The writing is wonderful. I felt like I was dreaming as I read it – I ceased to be sitting on a train or in Starbucks. I was there, tasting the salt of the ocean, feeling the mud sucking at my heels in the swamp, freezing on the snowy mountain. The one story I had a hard time reading was the one where a girl gets stuck in a giant conch… I’m not super claustrophobic, but I’m not a fan of tight spaces, and feeling trapped gives me some anxiety. This was so well done that I felt like I, too, was trapped in the shell, and I needed to take a breather.

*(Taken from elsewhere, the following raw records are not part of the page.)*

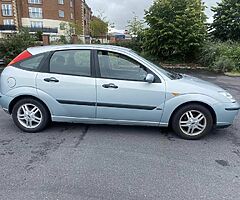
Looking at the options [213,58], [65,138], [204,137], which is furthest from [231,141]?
[213,58]

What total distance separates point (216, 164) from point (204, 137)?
0.91m

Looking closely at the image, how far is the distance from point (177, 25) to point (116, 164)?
12.9 meters

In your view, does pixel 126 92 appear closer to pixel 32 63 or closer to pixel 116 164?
pixel 116 164

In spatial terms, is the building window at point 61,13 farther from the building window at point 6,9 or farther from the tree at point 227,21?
the tree at point 227,21

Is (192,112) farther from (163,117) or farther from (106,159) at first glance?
(106,159)

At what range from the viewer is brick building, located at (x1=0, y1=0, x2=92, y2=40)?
43.0 meters

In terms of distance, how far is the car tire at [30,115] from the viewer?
407 cm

Karen Russell has two other books – another short story collection, Vampires in the Lemon Grove, and the novel Swamplandia! The first story in this collection features the characters from Swamplandia!, and I’m excited to read it because all I could think when I finished that story was that I wanted – no, needed – to know more about those girls and their family. I’ll be sure to share what I think about these when I read them. For right now, I have a pile of Black History Month-themed books I want to get to… and February is almost over, so we’ll see how that goes.